The story is exciting: a New York subway train that’s hijacked en route from Pelham Parkway station to Coney Island. Like other hijacking situations, we’re puzzled by the logic of the criminals because how the heck do they think they’re going to get away?  On a plane it’s tricky, but stuck underground in a subway tunnel?  It’s insane. Or is it?
Tony Scott has a signature style that you’re familiar with if you’ve seen the film Deja Vu (which also featured Denzel Washington and also had a story line that broke down as the film progressed), Spy Game (one of his best films) or Enemy of the State (which was an entertaining sequel/remake of another splendid 70’s crime film, The Conversation). They’re all characterized by blurry camera-in-motion action that never lets us get comfortable in the scene and that eventually prove tiring in the same way that the “cameraphone” POV gimmick in Cloverfield got old really, really fast.
At its most fundamental, The Taking of Pelham 1 2 3 is a three-shot film, alternating between Denzel in the subway control room, Travolta on the hostage train and various police driving as fast as they can through crowded Manhattan streets, crashing into things, flipping over, and creating tension for us as the viewers. At times it’s wonderfully effective and the film is genuinely exciting, leaving us unsure what’s going to happen and whether hijacker-imposed deadlines are going to be met or not.
Within this structural framework are stupid variations, however. In one situation the police are able to assure the mayor that they can “cover every subway stop between here and Coney Island” and in other scenes it’s all up to a half-dozen motorcycle cops to ensure that a key vehicle makes it from one end of the city to another. In a third scene, lo and behold, they finally use a helicopter so they can avoid all the traffic. 
SPOILER ALERT: In the original, the criminals argue amongst themselves, but they’re not stupid.

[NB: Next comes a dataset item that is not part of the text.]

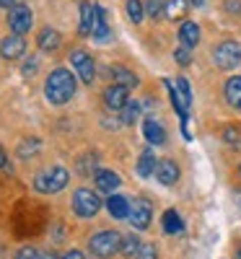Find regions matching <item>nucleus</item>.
<instances>
[{"mask_svg":"<svg viewBox=\"0 0 241 259\" xmlns=\"http://www.w3.org/2000/svg\"><path fill=\"white\" fill-rule=\"evenodd\" d=\"M164 11V0H148V13L150 16H158Z\"/></svg>","mask_w":241,"mask_h":259,"instance_id":"obj_31","label":"nucleus"},{"mask_svg":"<svg viewBox=\"0 0 241 259\" xmlns=\"http://www.w3.org/2000/svg\"><path fill=\"white\" fill-rule=\"evenodd\" d=\"M156 177H158V182L161 184H166V187H171V184H177L179 182V166L174 163V161H158L156 163Z\"/></svg>","mask_w":241,"mask_h":259,"instance_id":"obj_11","label":"nucleus"},{"mask_svg":"<svg viewBox=\"0 0 241 259\" xmlns=\"http://www.w3.org/2000/svg\"><path fill=\"white\" fill-rule=\"evenodd\" d=\"M94 8L96 6H91V3H81V26H78L81 34L94 31Z\"/></svg>","mask_w":241,"mask_h":259,"instance_id":"obj_20","label":"nucleus"},{"mask_svg":"<svg viewBox=\"0 0 241 259\" xmlns=\"http://www.w3.org/2000/svg\"><path fill=\"white\" fill-rule=\"evenodd\" d=\"M112 78L117 80V85H125V89H133V85H138V75L133 70L122 68V65H114L112 68Z\"/></svg>","mask_w":241,"mask_h":259,"instance_id":"obj_17","label":"nucleus"},{"mask_svg":"<svg viewBox=\"0 0 241 259\" xmlns=\"http://www.w3.org/2000/svg\"><path fill=\"white\" fill-rule=\"evenodd\" d=\"M89 246H91V251L96 254V256H112L114 251H119V246H122V236L117 233V231H101V233H96V236H91V241H89Z\"/></svg>","mask_w":241,"mask_h":259,"instance_id":"obj_3","label":"nucleus"},{"mask_svg":"<svg viewBox=\"0 0 241 259\" xmlns=\"http://www.w3.org/2000/svg\"><path fill=\"white\" fill-rule=\"evenodd\" d=\"M158 254H156V246L153 244H143L140 246V251H138V259H156Z\"/></svg>","mask_w":241,"mask_h":259,"instance_id":"obj_29","label":"nucleus"},{"mask_svg":"<svg viewBox=\"0 0 241 259\" xmlns=\"http://www.w3.org/2000/svg\"><path fill=\"white\" fill-rule=\"evenodd\" d=\"M94 179H96V189H99V192H109V194H112V192L122 184L114 171H96Z\"/></svg>","mask_w":241,"mask_h":259,"instance_id":"obj_14","label":"nucleus"},{"mask_svg":"<svg viewBox=\"0 0 241 259\" xmlns=\"http://www.w3.org/2000/svg\"><path fill=\"white\" fill-rule=\"evenodd\" d=\"M31 73H36V62H26L24 65V75H31Z\"/></svg>","mask_w":241,"mask_h":259,"instance_id":"obj_33","label":"nucleus"},{"mask_svg":"<svg viewBox=\"0 0 241 259\" xmlns=\"http://www.w3.org/2000/svg\"><path fill=\"white\" fill-rule=\"evenodd\" d=\"M153 171H156V158H153V153L145 150V153L140 156V161H138V174L140 177H150Z\"/></svg>","mask_w":241,"mask_h":259,"instance_id":"obj_23","label":"nucleus"},{"mask_svg":"<svg viewBox=\"0 0 241 259\" xmlns=\"http://www.w3.org/2000/svg\"><path fill=\"white\" fill-rule=\"evenodd\" d=\"M60 47V34L55 29H42L39 31V50L45 52H55Z\"/></svg>","mask_w":241,"mask_h":259,"instance_id":"obj_19","label":"nucleus"},{"mask_svg":"<svg viewBox=\"0 0 241 259\" xmlns=\"http://www.w3.org/2000/svg\"><path fill=\"white\" fill-rule=\"evenodd\" d=\"M179 39H182V47H194L197 41H200V26L192 24V21H187V24H182L179 29Z\"/></svg>","mask_w":241,"mask_h":259,"instance_id":"obj_16","label":"nucleus"},{"mask_svg":"<svg viewBox=\"0 0 241 259\" xmlns=\"http://www.w3.org/2000/svg\"><path fill=\"white\" fill-rule=\"evenodd\" d=\"M226 99H228L231 106L241 109V75L228 78V83H226Z\"/></svg>","mask_w":241,"mask_h":259,"instance_id":"obj_18","label":"nucleus"},{"mask_svg":"<svg viewBox=\"0 0 241 259\" xmlns=\"http://www.w3.org/2000/svg\"><path fill=\"white\" fill-rule=\"evenodd\" d=\"M127 13H130V18H133L135 24H140L143 21V3L140 0H127Z\"/></svg>","mask_w":241,"mask_h":259,"instance_id":"obj_26","label":"nucleus"},{"mask_svg":"<svg viewBox=\"0 0 241 259\" xmlns=\"http://www.w3.org/2000/svg\"><path fill=\"white\" fill-rule=\"evenodd\" d=\"M70 65L75 68V73L81 75L83 83H91V80H94V60H91L89 52L73 50V52H70Z\"/></svg>","mask_w":241,"mask_h":259,"instance_id":"obj_7","label":"nucleus"},{"mask_svg":"<svg viewBox=\"0 0 241 259\" xmlns=\"http://www.w3.org/2000/svg\"><path fill=\"white\" fill-rule=\"evenodd\" d=\"M16 259H39V254H36L34 246H24V249H18Z\"/></svg>","mask_w":241,"mask_h":259,"instance_id":"obj_30","label":"nucleus"},{"mask_svg":"<svg viewBox=\"0 0 241 259\" xmlns=\"http://www.w3.org/2000/svg\"><path fill=\"white\" fill-rule=\"evenodd\" d=\"M187 3L194 6V8H203V6H205V0H187Z\"/></svg>","mask_w":241,"mask_h":259,"instance_id":"obj_36","label":"nucleus"},{"mask_svg":"<svg viewBox=\"0 0 241 259\" xmlns=\"http://www.w3.org/2000/svg\"><path fill=\"white\" fill-rule=\"evenodd\" d=\"M45 94L52 104H68L75 94V78L70 70H65V68H57L50 73L47 83H45Z\"/></svg>","mask_w":241,"mask_h":259,"instance_id":"obj_1","label":"nucleus"},{"mask_svg":"<svg viewBox=\"0 0 241 259\" xmlns=\"http://www.w3.org/2000/svg\"><path fill=\"white\" fill-rule=\"evenodd\" d=\"M36 150H39V140H24V145H18V156L26 158V156L36 153Z\"/></svg>","mask_w":241,"mask_h":259,"instance_id":"obj_27","label":"nucleus"},{"mask_svg":"<svg viewBox=\"0 0 241 259\" xmlns=\"http://www.w3.org/2000/svg\"><path fill=\"white\" fill-rule=\"evenodd\" d=\"M127 89L125 85H109V89L104 91V104H106V109H112V112H119V109H125L127 106Z\"/></svg>","mask_w":241,"mask_h":259,"instance_id":"obj_9","label":"nucleus"},{"mask_svg":"<svg viewBox=\"0 0 241 259\" xmlns=\"http://www.w3.org/2000/svg\"><path fill=\"white\" fill-rule=\"evenodd\" d=\"M233 259H241V246H236V251H233Z\"/></svg>","mask_w":241,"mask_h":259,"instance_id":"obj_38","label":"nucleus"},{"mask_svg":"<svg viewBox=\"0 0 241 259\" xmlns=\"http://www.w3.org/2000/svg\"><path fill=\"white\" fill-rule=\"evenodd\" d=\"M140 239L135 233H130V236H122V246H119V251L125 254V256H138V251H140Z\"/></svg>","mask_w":241,"mask_h":259,"instance_id":"obj_22","label":"nucleus"},{"mask_svg":"<svg viewBox=\"0 0 241 259\" xmlns=\"http://www.w3.org/2000/svg\"><path fill=\"white\" fill-rule=\"evenodd\" d=\"M73 210H75V215H81V218H94V215L101 210V200L91 189H78L73 194Z\"/></svg>","mask_w":241,"mask_h":259,"instance_id":"obj_5","label":"nucleus"},{"mask_svg":"<svg viewBox=\"0 0 241 259\" xmlns=\"http://www.w3.org/2000/svg\"><path fill=\"white\" fill-rule=\"evenodd\" d=\"M130 223H133L138 231H145L148 226H150V218H153V207H150V202L148 200H138V202H133L130 205Z\"/></svg>","mask_w":241,"mask_h":259,"instance_id":"obj_6","label":"nucleus"},{"mask_svg":"<svg viewBox=\"0 0 241 259\" xmlns=\"http://www.w3.org/2000/svg\"><path fill=\"white\" fill-rule=\"evenodd\" d=\"M106 210H109V215L112 218H127L130 215V202L125 200V197H119V194H112V197L106 200Z\"/></svg>","mask_w":241,"mask_h":259,"instance_id":"obj_15","label":"nucleus"},{"mask_svg":"<svg viewBox=\"0 0 241 259\" xmlns=\"http://www.w3.org/2000/svg\"><path fill=\"white\" fill-rule=\"evenodd\" d=\"M174 60H177L179 65H189L192 62V55L187 47H177V52H174Z\"/></svg>","mask_w":241,"mask_h":259,"instance_id":"obj_28","label":"nucleus"},{"mask_svg":"<svg viewBox=\"0 0 241 259\" xmlns=\"http://www.w3.org/2000/svg\"><path fill=\"white\" fill-rule=\"evenodd\" d=\"M213 60H215L218 68H223V70L236 68L241 62V45L238 41H221V45L213 50Z\"/></svg>","mask_w":241,"mask_h":259,"instance_id":"obj_4","label":"nucleus"},{"mask_svg":"<svg viewBox=\"0 0 241 259\" xmlns=\"http://www.w3.org/2000/svg\"><path fill=\"white\" fill-rule=\"evenodd\" d=\"M99 41H104V39H109V21H106V11L101 8V6H96L94 8V31H91Z\"/></svg>","mask_w":241,"mask_h":259,"instance_id":"obj_13","label":"nucleus"},{"mask_svg":"<svg viewBox=\"0 0 241 259\" xmlns=\"http://www.w3.org/2000/svg\"><path fill=\"white\" fill-rule=\"evenodd\" d=\"M39 259H57L55 254H45V256H39Z\"/></svg>","mask_w":241,"mask_h":259,"instance_id":"obj_39","label":"nucleus"},{"mask_svg":"<svg viewBox=\"0 0 241 259\" xmlns=\"http://www.w3.org/2000/svg\"><path fill=\"white\" fill-rule=\"evenodd\" d=\"M16 3H18V0H0V6H3V8H16Z\"/></svg>","mask_w":241,"mask_h":259,"instance_id":"obj_35","label":"nucleus"},{"mask_svg":"<svg viewBox=\"0 0 241 259\" xmlns=\"http://www.w3.org/2000/svg\"><path fill=\"white\" fill-rule=\"evenodd\" d=\"M65 184H68V171L62 166H50L34 177V189L42 194H55V192L65 189Z\"/></svg>","mask_w":241,"mask_h":259,"instance_id":"obj_2","label":"nucleus"},{"mask_svg":"<svg viewBox=\"0 0 241 259\" xmlns=\"http://www.w3.org/2000/svg\"><path fill=\"white\" fill-rule=\"evenodd\" d=\"M24 52H26V41L21 39L18 34H13V36L3 39V45H0V55H3L6 60H18Z\"/></svg>","mask_w":241,"mask_h":259,"instance_id":"obj_10","label":"nucleus"},{"mask_svg":"<svg viewBox=\"0 0 241 259\" xmlns=\"http://www.w3.org/2000/svg\"><path fill=\"white\" fill-rule=\"evenodd\" d=\"M140 112H143V104H138V101H127V106L122 109V122L133 124V122L140 117Z\"/></svg>","mask_w":241,"mask_h":259,"instance_id":"obj_24","label":"nucleus"},{"mask_svg":"<svg viewBox=\"0 0 241 259\" xmlns=\"http://www.w3.org/2000/svg\"><path fill=\"white\" fill-rule=\"evenodd\" d=\"M6 163H8V161H6V150H3V148H0V168H3Z\"/></svg>","mask_w":241,"mask_h":259,"instance_id":"obj_37","label":"nucleus"},{"mask_svg":"<svg viewBox=\"0 0 241 259\" xmlns=\"http://www.w3.org/2000/svg\"><path fill=\"white\" fill-rule=\"evenodd\" d=\"M62 259H86V256H83L81 251H68V254H65Z\"/></svg>","mask_w":241,"mask_h":259,"instance_id":"obj_34","label":"nucleus"},{"mask_svg":"<svg viewBox=\"0 0 241 259\" xmlns=\"http://www.w3.org/2000/svg\"><path fill=\"white\" fill-rule=\"evenodd\" d=\"M182 228H184V223L179 218V212L177 210H166L164 212V231L166 233H182Z\"/></svg>","mask_w":241,"mask_h":259,"instance_id":"obj_21","label":"nucleus"},{"mask_svg":"<svg viewBox=\"0 0 241 259\" xmlns=\"http://www.w3.org/2000/svg\"><path fill=\"white\" fill-rule=\"evenodd\" d=\"M143 133H145V140H148L150 145L166 143V130H164V124H161L158 119H153V117H148V119L143 122Z\"/></svg>","mask_w":241,"mask_h":259,"instance_id":"obj_12","label":"nucleus"},{"mask_svg":"<svg viewBox=\"0 0 241 259\" xmlns=\"http://www.w3.org/2000/svg\"><path fill=\"white\" fill-rule=\"evenodd\" d=\"M223 138H226V140H228L231 145H238V143H241V135L236 133L233 127H228V130H226V133H223Z\"/></svg>","mask_w":241,"mask_h":259,"instance_id":"obj_32","label":"nucleus"},{"mask_svg":"<svg viewBox=\"0 0 241 259\" xmlns=\"http://www.w3.org/2000/svg\"><path fill=\"white\" fill-rule=\"evenodd\" d=\"M8 26H11V31L13 34H26L29 29H31V11L26 8V6H16L13 11H11V16H8Z\"/></svg>","mask_w":241,"mask_h":259,"instance_id":"obj_8","label":"nucleus"},{"mask_svg":"<svg viewBox=\"0 0 241 259\" xmlns=\"http://www.w3.org/2000/svg\"><path fill=\"white\" fill-rule=\"evenodd\" d=\"M184 11H187L184 0H169L166 3V16L169 18H179V16H184Z\"/></svg>","mask_w":241,"mask_h":259,"instance_id":"obj_25","label":"nucleus"}]
</instances>
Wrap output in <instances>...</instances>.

In the remake, every criminal but Travolta is a completely git, and the two in the main subway car never notice the laptop on the floor that’s presumably showing a hostage’s girlfriend watching her screen with great alarm?  Then the whole back and forth about whether the boy who is a hostage can say he loves his girlfriend or not?  Holy cow, WTH were they thinking when they kept that in the film rather than dropping it where it belonged, on the cutting room floor?
There’s a major difference in the feel and level of efficiency of the police force in the two versions of the film too: in the original, the police investigation that transpires simultaneous to the hostage crisis is key to the identification of the criminals. In the new film, the police are either pointless (as exemplified by John Tarturo, who plays NYPD hostage negotiator Camonetti, one of the few interesting roles in the film but a character that isn’t developed at all) or are able to perform police work so quickly and efficiently that they are no longer important to the storyline. In a hostage drama?

Finally, throughout The Taking of Pelham One Two Three, Walter Matthau is an earnest New Yorker, transit employee and regular guy. He never steps out of role and is thereby quite believable and a splendid protagonist. In the new film, Denzel Washington turns into supercop during the last ten minutes of the movie in a way that probably sounded great when he read the script, but doesn’t play well on screen at all.

I loved the original film and I enjoyed the remake. I enjoy both Denzel Washington and John Travolta as actors, and certainly have liked many of Tony Scott’s recent films. But all of them together just didn’t add up to a great film – or even a great thriller – in The Taking of Pelham 1 2 3.

One comment on “Review: The Taking of Pelham 1 2 3

  1. Pretty darn spot-on review, I’d have to say, sir. While I enjoyed this film, perhaps slightly more than you did, Dave, I now have to admit that upon further inspection, it did have some issues. Also being a fan of the original film, I think that Tony Scott was quite effective in making his own film, completely divergent from what had gone before. Was he successful in remaking it . . . “better?” I’d have to say no. Again, I enjoyed the new, as a suspenseful journey, but it lacked some of the substance and quality acting of the ’74 jaunt.

    Thanks for the invite! Seeing films with the COFilms crew is always a pleasure. I look forward to our next flick. Perhaps: ‘Moon?’